Lo encontró hace un rato. Estaba poniendo a lavar la ropa con la que su marido había jugado al fútbol. Ahí estaba el sobre, en el fondo del bolso:
“Concurso Interamericano de novela / Apartado de correo 4732/Guadalajara. México”
Cinco años escribiendo sobre la mesa de la cocina. Papeles que, si olieran, hederían a pausa entre fritura de milanesas y, si sonaran, tendrían el acompasado ritmo del lavarropas. Si lloraran, llorarían el llanto del bebé que nunca vino, gemirían la tristeza de lo que se es. Si hablaran, sólo sería de futuro nuevo.
Ganadora segura, le habían anticipado los entendidos que la leyeran. Bailaron los tomates, se sacudió el lavarropas al ritmo de un rock que entonaron las papas y cantó ópera el repasador.
—Gorda, llegué. ¿Para cuándo la cena?
Entra a la cocina, donde su esposa, sin mirarlo, recomienza con las tareas culinarias.
—¿Mandaste el sobre que te di?
—¿Qué sobre?
—El de mi novela, para el concurso.
—Me olvidé, lo mando mañana.
—La recepción cerró anteayer.
Él le pellizca la cola, y sonriendo dice:
—Gordita, otra vez será.

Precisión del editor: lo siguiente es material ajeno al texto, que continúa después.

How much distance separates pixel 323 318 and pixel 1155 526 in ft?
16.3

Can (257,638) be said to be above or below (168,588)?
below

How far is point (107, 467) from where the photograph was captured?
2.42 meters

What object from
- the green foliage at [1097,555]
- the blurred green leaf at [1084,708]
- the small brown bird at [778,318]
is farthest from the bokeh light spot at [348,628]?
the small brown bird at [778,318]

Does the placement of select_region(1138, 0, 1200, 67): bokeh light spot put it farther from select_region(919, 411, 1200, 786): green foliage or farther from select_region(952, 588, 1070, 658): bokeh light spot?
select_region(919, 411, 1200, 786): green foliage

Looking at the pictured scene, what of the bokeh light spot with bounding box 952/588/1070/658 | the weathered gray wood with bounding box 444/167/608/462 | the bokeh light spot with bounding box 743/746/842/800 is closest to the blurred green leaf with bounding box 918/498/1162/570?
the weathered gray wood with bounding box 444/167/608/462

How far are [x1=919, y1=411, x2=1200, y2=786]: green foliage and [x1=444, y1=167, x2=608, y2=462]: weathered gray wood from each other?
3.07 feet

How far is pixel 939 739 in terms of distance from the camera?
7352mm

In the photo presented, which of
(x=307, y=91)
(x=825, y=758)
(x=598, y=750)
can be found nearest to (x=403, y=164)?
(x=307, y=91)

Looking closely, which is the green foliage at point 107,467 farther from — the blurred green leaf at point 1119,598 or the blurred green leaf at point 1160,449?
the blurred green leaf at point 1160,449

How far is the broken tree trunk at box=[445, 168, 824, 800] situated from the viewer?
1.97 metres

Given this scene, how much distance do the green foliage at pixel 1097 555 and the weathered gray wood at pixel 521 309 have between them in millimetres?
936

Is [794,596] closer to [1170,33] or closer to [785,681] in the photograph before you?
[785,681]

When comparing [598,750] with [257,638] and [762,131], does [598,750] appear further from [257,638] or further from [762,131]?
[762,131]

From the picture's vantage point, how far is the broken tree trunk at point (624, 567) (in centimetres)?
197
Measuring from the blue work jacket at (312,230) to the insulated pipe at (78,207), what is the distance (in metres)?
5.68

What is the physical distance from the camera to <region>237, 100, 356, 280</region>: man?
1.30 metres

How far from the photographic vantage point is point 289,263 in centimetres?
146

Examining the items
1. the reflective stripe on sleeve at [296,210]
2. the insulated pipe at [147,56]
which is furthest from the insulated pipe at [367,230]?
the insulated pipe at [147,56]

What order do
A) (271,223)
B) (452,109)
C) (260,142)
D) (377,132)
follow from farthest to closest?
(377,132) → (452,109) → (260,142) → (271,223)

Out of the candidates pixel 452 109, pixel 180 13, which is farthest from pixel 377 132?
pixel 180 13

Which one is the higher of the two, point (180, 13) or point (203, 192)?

Me voy a tirar un rato, despertáme cuando la cena esté lista.
Ella larga el cuchillo y se limpia las manos en el delantal.
La poca agua que queda en la olla sigue hirviendo.
Está parada, mirando nuevamente a través de la ventana. Después de un largo rato, toma el lápiz que había dejado sobre la mesa y, con el extremo que suele morder cuando escribe, dibuja espirales lentos sobre el vidrio. Lentos, muy lentos, como siguen cayendo afuera las últimas hojas.
Ahora toma una silla, la pone detrás de la puerta, se sube y levanta un brazo.
—La mesa está servida —grita.
Escucha los pasos. Puede adivinar las chinelas que lleva puestas. Unos segundos más y cruzará el umbral.
Aparece, escucha un ruido, se da vuelta y mira incrédulo a su mujer que, subida en una silla, esgrime el lápiz que le clavará entre los ojos.
Ella observa desde lo alto cómo él, lentamente, comienza a caer.
Baja. Se acerca a la mesa y recoge los papeles. Extrae el lápiz del entrecejo de su marido que yace en el suelo. Impregna la punta con la sangre que surca su rostro y escribe color carmín en el sobre: “Primer Premio”.
Apaga el fuego de la olla, se saca el delantal y dice: —Querido, me voy a descansar.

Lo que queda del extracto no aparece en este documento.